▶ [Objective]:
Copy out the records below, replacing every "bounding box" with "bounding rectangle" and keeping everything else the same. Leave the pictures out.

▶ [Exercise data]:
^^^^^^^^

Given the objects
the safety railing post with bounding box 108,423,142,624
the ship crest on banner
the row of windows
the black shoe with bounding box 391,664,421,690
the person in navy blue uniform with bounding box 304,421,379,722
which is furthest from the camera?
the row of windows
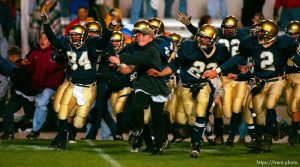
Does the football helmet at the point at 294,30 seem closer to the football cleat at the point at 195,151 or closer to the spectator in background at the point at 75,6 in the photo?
the football cleat at the point at 195,151

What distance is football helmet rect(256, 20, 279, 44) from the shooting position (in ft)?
47.1

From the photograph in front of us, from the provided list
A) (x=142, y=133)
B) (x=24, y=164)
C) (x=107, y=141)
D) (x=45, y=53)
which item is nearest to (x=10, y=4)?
(x=45, y=53)

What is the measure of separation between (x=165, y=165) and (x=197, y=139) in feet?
3.68

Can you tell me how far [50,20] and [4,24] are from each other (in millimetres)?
735

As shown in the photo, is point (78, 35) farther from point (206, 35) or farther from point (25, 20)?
point (25, 20)

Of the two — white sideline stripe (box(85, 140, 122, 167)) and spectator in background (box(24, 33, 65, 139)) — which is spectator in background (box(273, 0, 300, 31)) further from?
white sideline stripe (box(85, 140, 122, 167))

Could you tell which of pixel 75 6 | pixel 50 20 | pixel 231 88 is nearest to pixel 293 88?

^^^^^^^^

▶ [The completed task]:
Given the objects
the safety railing post with bounding rectangle 108,423,142,624
the ship crest on banner
the row of windows
the black shoe with bounding rectangle 391,664,421,690
the person in navy blue uniform with bounding rectangle 304,421,379,722
which is furthest from the camera?
the row of windows
Does the football helmet at the point at 294,30 seem closer to the football cleat at the point at 195,151 or closer to the spectator in background at the point at 75,6 in the photo?
the football cleat at the point at 195,151

What distance is football helmet rect(256, 20, 279, 44) from the shooting position (in ft)?
47.1

From the photograph in front of us, from the provided list
A) (x=142, y=133)
B) (x=24, y=164)
C) (x=107, y=141)
D) (x=45, y=53)
which item is nearest to (x=10, y=4)?
(x=45, y=53)

What is the measure of separation between (x=165, y=165) and (x=197, y=139) in feet?
3.68

Can you tell me how far [50,20] and [4,24] are from each other (in millimetres)?
735

As shown in the photo, is point (78, 35) farther from point (206, 35) or farther from point (25, 20)?
point (25, 20)

Of the two — white sideline stripe (box(85, 140, 122, 167)) and spectator in background (box(24, 33, 65, 139)) — which is spectator in background (box(273, 0, 300, 31)) further from?
white sideline stripe (box(85, 140, 122, 167))

Could you tell which of pixel 75 6 | pixel 50 20 | pixel 231 88 is nearest to pixel 293 88?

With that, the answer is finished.